● **Brano fornito**:
Leo Lennox è un artista particolare, con una storia particolare che ama racontare nei pezzi che scrive, veri e propri “ready made” di una realtà che si fa canzone attraverso l’arma tagliente della parola.
Lennox affonda le radici della propria ispirazione nel rap, certamente, ma non è certo un caso che numerosi nomi noti del cantautorato nostrano abbiano a più riprese sottolineato come la canzone d’autore sembri oggi ritrovare la sua germinale forza espressiva e poetica proprio nelle rime dei rapper; “Diario”, in questo senso, assomiglia ad una confessione che sa di invettiva, e che segna ancor più il distacco minimo che intercorre tra le parti sopracitate, impegnandoci in un “aggiornamento” dei nostri strumenti critici utile a non vincolare ciò che è a ciò che appare.
Il rap, la canzone d’autore e la poesia vivono un rapporto di incelabile e reciproca appartenenza, e la nostra chiacchierata con Leo servirà di certo a convincervi che di fronte a voi non avete l’ennesimo stereotipo del genere più ascoltato dalla Gen Z in Italia ma un intelletto ben attivo e curioso, che farà parlare di sé.

● **Consegna**:
Prosegua il brano su Leo Lennox e su "Diario", riprendendo subito dopo la sua ultima frase.

● **Record forniti**:
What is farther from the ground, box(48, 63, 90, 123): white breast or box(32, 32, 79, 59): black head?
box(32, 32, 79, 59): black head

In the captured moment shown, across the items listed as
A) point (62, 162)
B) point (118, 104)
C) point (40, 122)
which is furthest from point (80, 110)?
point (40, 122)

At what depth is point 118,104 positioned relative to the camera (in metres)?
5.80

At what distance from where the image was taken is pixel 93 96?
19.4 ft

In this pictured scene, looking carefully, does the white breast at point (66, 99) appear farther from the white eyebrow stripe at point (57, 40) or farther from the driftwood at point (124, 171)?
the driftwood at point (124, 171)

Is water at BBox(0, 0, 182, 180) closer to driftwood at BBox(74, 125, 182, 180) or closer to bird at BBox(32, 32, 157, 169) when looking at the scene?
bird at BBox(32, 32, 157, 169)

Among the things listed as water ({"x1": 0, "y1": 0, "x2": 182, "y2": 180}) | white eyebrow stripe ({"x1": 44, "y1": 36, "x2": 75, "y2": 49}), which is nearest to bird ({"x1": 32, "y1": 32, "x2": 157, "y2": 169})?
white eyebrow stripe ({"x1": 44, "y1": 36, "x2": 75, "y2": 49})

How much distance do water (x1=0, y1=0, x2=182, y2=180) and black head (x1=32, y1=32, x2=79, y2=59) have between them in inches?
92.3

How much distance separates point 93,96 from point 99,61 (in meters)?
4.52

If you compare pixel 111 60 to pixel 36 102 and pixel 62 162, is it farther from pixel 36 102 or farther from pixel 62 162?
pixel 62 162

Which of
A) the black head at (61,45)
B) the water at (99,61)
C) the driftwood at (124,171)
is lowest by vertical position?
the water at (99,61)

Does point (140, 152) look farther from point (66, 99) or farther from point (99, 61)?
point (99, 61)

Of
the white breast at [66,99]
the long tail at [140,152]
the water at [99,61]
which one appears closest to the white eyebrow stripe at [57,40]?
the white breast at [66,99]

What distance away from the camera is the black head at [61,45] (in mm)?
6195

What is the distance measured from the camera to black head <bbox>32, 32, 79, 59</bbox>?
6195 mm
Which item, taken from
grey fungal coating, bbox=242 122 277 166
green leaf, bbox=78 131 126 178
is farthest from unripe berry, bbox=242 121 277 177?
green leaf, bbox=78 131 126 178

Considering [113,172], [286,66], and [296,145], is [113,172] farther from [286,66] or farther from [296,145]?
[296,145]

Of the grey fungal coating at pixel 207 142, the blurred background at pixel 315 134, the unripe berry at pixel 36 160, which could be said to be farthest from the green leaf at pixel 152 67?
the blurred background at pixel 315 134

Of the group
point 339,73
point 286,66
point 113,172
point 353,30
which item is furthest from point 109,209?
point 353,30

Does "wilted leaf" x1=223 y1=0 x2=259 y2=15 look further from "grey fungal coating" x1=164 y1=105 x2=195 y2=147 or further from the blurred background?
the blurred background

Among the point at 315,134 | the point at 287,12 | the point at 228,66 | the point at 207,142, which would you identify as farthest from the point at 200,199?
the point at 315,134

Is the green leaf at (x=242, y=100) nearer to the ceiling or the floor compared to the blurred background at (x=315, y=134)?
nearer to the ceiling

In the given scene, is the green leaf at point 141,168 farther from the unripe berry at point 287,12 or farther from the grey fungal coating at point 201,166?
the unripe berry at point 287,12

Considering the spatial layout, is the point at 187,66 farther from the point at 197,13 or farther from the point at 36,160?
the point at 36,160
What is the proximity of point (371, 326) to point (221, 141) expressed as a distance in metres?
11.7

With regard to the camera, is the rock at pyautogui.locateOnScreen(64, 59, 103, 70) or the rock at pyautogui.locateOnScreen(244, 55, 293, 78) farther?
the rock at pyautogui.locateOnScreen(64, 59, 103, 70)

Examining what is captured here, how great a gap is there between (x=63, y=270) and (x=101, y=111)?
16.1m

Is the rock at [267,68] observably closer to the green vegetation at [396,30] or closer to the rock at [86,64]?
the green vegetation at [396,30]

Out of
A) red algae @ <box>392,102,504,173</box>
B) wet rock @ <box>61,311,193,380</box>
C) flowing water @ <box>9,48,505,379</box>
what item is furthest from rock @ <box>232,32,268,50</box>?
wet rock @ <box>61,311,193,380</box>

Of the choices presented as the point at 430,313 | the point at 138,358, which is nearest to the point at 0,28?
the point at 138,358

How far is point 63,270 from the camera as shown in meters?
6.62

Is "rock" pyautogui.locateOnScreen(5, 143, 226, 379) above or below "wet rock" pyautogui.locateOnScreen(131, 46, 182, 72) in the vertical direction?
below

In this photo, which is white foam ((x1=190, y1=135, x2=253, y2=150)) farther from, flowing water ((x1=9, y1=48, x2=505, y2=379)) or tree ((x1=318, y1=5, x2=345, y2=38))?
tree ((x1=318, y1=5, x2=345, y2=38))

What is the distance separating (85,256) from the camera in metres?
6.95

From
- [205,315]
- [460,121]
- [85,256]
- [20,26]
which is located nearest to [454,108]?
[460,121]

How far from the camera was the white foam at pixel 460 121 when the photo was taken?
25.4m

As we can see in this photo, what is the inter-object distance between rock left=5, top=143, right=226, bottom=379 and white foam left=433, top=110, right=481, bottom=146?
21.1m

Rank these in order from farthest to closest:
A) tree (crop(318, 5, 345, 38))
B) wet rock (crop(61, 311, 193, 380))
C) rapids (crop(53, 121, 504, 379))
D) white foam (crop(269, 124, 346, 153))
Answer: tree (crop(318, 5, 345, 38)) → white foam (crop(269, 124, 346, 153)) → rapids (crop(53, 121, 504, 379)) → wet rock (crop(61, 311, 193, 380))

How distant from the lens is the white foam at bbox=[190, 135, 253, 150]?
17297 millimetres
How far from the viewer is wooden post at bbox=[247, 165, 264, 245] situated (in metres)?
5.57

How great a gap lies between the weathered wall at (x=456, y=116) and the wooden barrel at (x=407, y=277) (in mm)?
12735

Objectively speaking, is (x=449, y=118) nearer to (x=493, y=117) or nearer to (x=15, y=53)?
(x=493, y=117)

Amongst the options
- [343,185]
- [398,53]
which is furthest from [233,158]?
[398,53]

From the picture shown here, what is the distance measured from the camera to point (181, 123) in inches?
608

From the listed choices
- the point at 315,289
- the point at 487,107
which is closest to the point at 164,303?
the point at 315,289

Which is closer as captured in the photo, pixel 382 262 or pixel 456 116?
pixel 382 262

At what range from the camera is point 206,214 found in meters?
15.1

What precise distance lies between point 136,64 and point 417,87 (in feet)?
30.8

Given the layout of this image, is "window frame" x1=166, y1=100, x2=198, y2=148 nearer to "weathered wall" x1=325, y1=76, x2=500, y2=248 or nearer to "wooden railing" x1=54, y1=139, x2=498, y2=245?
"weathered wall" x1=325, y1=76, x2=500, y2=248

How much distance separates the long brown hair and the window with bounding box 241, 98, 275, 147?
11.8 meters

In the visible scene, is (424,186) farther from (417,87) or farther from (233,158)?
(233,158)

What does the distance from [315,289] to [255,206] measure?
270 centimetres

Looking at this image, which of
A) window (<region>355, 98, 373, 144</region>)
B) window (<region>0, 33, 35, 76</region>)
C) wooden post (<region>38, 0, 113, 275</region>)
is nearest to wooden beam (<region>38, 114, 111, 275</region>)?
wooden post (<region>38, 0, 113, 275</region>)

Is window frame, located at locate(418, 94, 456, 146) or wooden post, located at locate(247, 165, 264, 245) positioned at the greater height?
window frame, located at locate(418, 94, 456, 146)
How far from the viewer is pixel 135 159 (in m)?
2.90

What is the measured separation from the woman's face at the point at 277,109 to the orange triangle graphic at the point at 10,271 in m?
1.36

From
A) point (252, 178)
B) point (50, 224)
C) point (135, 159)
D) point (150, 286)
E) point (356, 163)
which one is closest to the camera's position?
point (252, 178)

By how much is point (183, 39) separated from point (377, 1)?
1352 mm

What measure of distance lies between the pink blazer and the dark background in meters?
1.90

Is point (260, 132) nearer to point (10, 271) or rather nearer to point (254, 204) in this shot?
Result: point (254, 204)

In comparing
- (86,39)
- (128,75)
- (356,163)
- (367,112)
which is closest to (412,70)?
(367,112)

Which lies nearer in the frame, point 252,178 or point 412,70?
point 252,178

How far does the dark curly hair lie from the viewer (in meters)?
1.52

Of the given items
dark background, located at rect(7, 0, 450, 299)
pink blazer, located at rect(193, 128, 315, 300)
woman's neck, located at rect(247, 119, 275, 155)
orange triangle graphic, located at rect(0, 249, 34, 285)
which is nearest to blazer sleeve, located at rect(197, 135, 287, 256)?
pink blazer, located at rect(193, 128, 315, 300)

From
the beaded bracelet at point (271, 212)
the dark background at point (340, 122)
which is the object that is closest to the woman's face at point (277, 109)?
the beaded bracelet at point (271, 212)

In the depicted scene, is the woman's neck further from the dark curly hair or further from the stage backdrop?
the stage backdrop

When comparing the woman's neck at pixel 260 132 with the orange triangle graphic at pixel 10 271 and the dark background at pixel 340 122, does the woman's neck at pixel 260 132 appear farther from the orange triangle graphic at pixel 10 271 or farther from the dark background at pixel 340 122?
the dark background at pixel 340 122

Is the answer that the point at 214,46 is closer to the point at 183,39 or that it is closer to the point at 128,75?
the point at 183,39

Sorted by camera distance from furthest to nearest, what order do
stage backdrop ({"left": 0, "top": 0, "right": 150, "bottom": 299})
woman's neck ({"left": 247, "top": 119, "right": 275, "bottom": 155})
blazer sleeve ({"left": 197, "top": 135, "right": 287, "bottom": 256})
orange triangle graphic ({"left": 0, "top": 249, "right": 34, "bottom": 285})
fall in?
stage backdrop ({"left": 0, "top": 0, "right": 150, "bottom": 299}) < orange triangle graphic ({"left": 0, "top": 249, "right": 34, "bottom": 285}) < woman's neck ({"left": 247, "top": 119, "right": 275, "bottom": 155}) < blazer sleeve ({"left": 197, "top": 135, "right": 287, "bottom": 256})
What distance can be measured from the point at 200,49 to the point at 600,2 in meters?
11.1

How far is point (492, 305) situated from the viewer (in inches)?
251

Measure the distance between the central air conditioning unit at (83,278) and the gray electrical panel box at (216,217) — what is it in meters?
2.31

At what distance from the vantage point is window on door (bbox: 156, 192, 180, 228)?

● **Soluzione proposta**:
Ciao Leo Lennox, partiamo da una domanda biografica. Dicci da dove vieni, qual’è stato il tuo percorso musicale fin qui e dove sei invece diretto da ora in poi.
Ciao Indielife! Grazie per l’opportunità. Sono nato nel 2000 in Umbria, da genitori pugliesi che hanno deciso di fare rientro in provincia di Bari quando avevo 8 anni. Il mio approccio con la musica nasce dalla mia esigenza di scrivere. Ho iniziato a comporre i primi testi all’età di 13 anni, un po’ per gioco e un po’ perché percepivo di dover mettere su carta i miei pensieri. Il rap mi è sembrato sin da subito il genere più immediato affinché le mie rime potessero arrivare all’orecchio dell’ascoltatore. Tuttavia il mio stile si sta evolvendo e abbraccia sonorità sempre più diverse tra loro che spero mi portino ad affermare una mia dimensione stilistica, contaminata dai generi che più mi stimolano.
Qual’è il primo ricordo che hai di te a contatto con la musica? Da dove nasce, il tuo rapporto con le sette note?
I primi ricordi che ho della musica sono strettamente legati ai miei genitori. Ricordo bene gli innumerevoli viaggi in macchina con in sottofondo la musica blues e jazz di Pino Daniele e Nina Simone, molto amati da mio padre, e i numerosi e affascinanti CD di Vinicio Capossela e Vasco Rossi, artisti preferiti di mia madre. Mi hanno sicuramente segnato, magari inconsciamente e credo che saranno per sempre una parte di me.
Hai da poco cominciato a lavorare con l’etichetta indipendente Revubs Dischi: cosa vuol dire oggi lavorare in un etichetta e rimanere, comunque, indipendenti? Come si rimane, secondo te, indie nei fatti e non nelle parole?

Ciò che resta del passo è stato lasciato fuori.